До утра решили пересидеть в старом, полуразвалившемся пакгаузе. А к утру, глядишь, вернётся казак, посланный за Антипом; что-нибудь да образуется.
Но раньше появился сам Антип – и вовсе не в компании забайкальца.
– Ваше благородие, господин Семёнов! Вас тут дамочка спрашивает, с «Леопольдины». Ну, с яхты, возле которой наша «Одесса» встала? Они нас со Степаном на улице повстречали, когда мы к немецкому послу багаж волокли – и сразу же завернули к себе, в порт. Мы поначалу думали её послать куды подале, так дамочка заявила, что ежели мы сейчас её не послушаем – то она сдаст нас энтим, в юбках, али стражникам османским! Вот и пришлось, уж не обессудьте, вашбродь! Степан на пирсе, с барахлишком остался, а я к вам побёг!

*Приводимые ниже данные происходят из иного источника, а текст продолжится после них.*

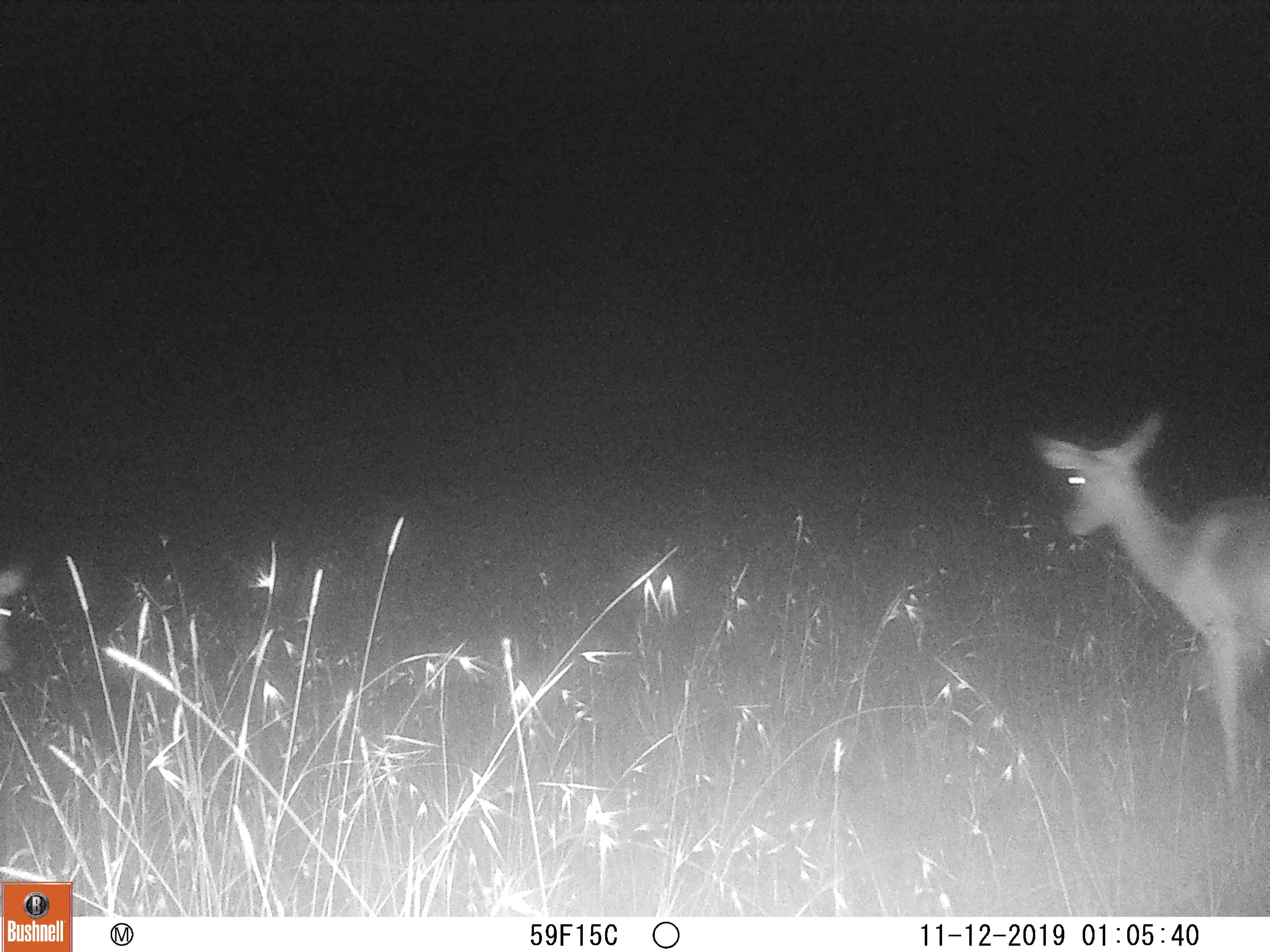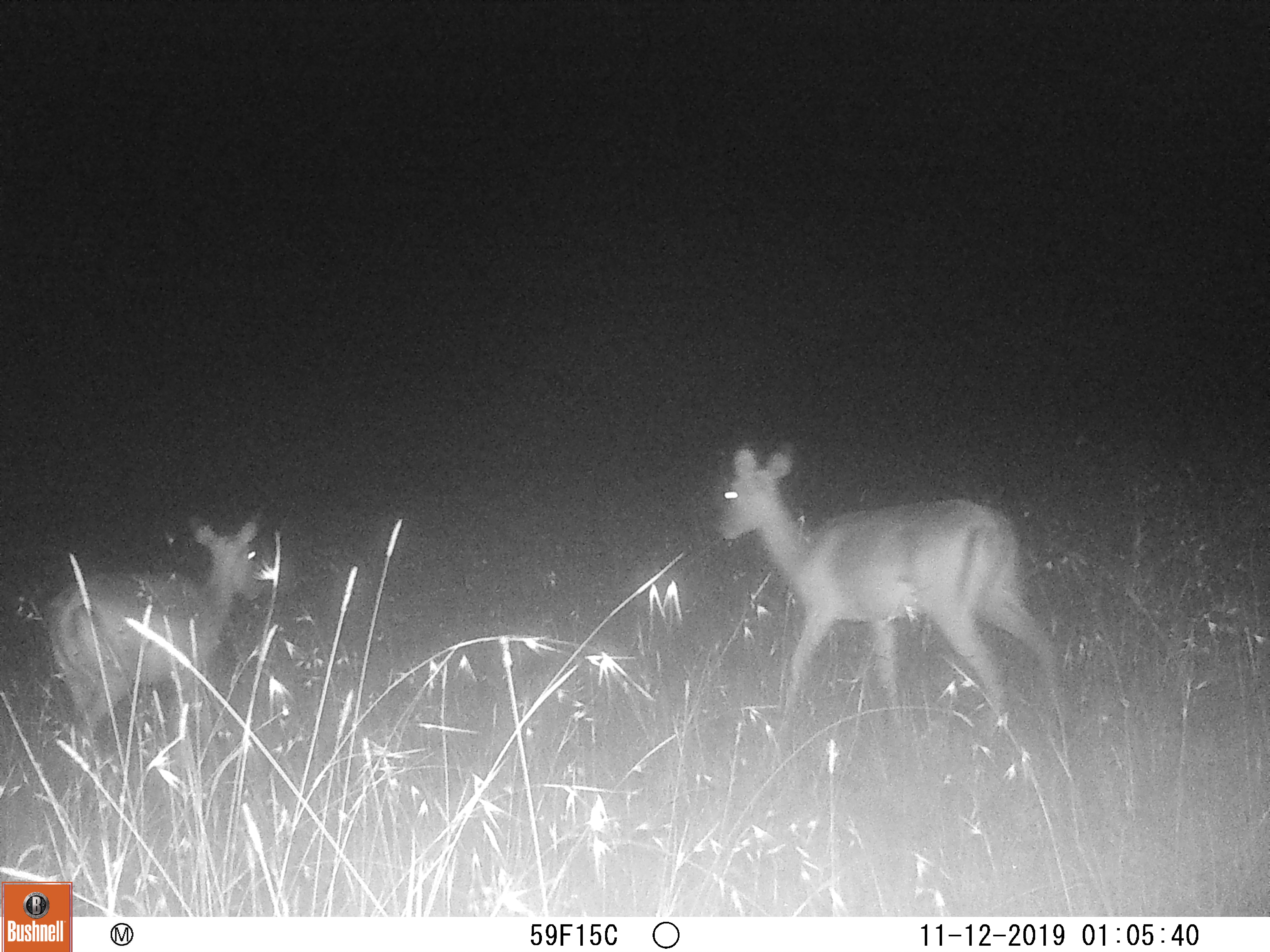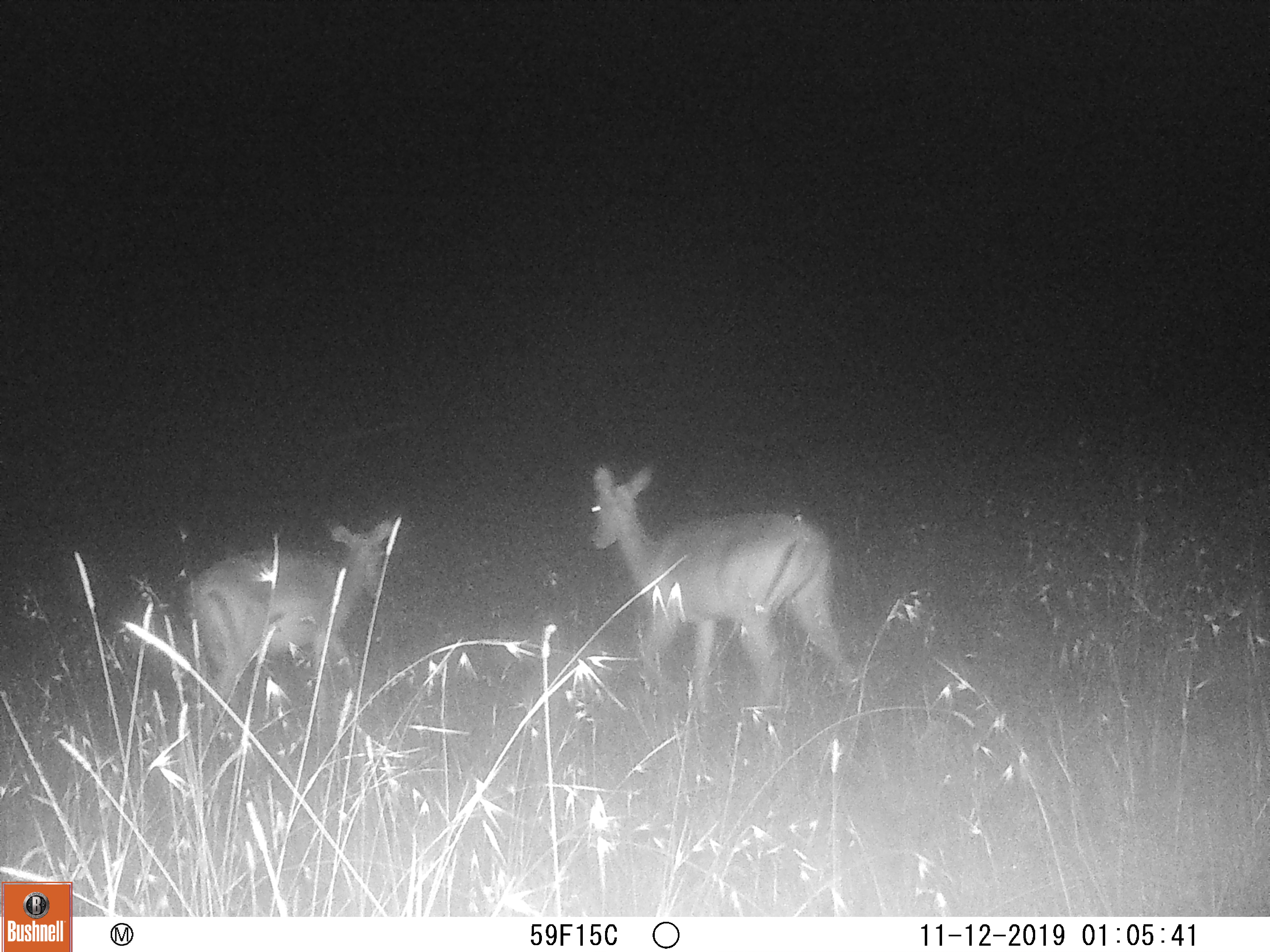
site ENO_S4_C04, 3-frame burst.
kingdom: Animalia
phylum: Chordata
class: Mammalia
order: Artiodactyla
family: Bovidae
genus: Aepyceros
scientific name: Aepyceros melampus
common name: impala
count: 2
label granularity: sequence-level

Степаном звали забайкальца, посланного в помощь Антипу.
– …чтобы, значить, дамочку сопроводить, а то не приведи Господь чего приключится. Она ж малахольная – а ну, как и правда османов покличет?
Дослушав доклад отставного улана, Олег Иванович тяжко задумался. По всему выходило, что они попались – имущество экспедиции, вместо того, чтобы лежать в безопасных кладовых консульства, валяется на где то в порту; их единственное убежище раскрыто. И – кем? Семёнов в сердцах сплюнул под ноги. Поручик сочувственно посмотрел на начальника – и принесла нелёгкая эту бельгийско-подданную!
* * *Из переписки поручика Садыкова с его школьным товарищем, мещанином города Кунгура Картольевым Елистратом Бонифатьевичем.
«Привет тебе друг Картошкин! Со времени последнего письма прошло каких-то несколько дней, а событий в этот краткий промежуток времени поместилось столько, что мне порой не верится, что всё, происходящее – реальность. Для начала – из солидной, хотя и малочисленной экспедиции военно-топографического ведомства Российской Империи мы превратились в шишей, разбойников, которых ищут по всему Египту и прочим британским владениям с собаками и полицейскими. Ну, насчёт собак я, положим, преувеличил, не придумано ещё породы, способной отыскать след дичи на море; но насчёт остального – чистейшая правда: из Александрии мы бежали, как пишут в авантюрных романах, «затылками ощущая горячее дыхание погони». Сначала прячась, подобно воришкам, по лабазам да сараям славного города Александрии, а потом – в порту, где на наше счастье, нашлась христианская душа, подавшая нам руку помощи.
Я и по сей день прибываю в недоумении – конечно, неприятности ожидались, но чтобы убивать, вот так, в первый же день, без предупреждения? Хотя, если задуматься – чего ещё мы могли ожидать, коли связались с роковыми тайнами? Прости, дружище, что не посвящаю в подробности, но материя эта чересчур деликатна, чтобы доверять её бумаге. К тому же, я и сам не слишком осведомлён – вокруг начальника экспедиции, господина Семёнова постоянно обнаруживаются удивительные обстоятельства, да такие, что впору за голову хвататься.
Мы покинули город Птолемеев и Юлия Цезаря на борту яхты «Леопольдина». Вырвались из капкана, оставив в зубах преследователей клоки шерсти – во время перестрелки у дворца хедива ранен навылет в мякоть руки один из забайкальцев. К тому же, тяжким грузом повисли на нас найденные древние манускрипты; отправлять их в германское консульство мы не рискнули, вот и приходится тащить теперь неизвестно куда. Сейчас они заколочены в крепкий ящик; возле ящика день и ночь дежурит вооружённый часовой – обыкновенно, кто-то из казачков или же кондуктор. Ночами на пост заступает раненый забайкалец – рука на перевязи не мешает станичнику ловко обходиться с револьвером. А ноющая боль в простреленной руке гарантирует, как он сам божится, бессонницу.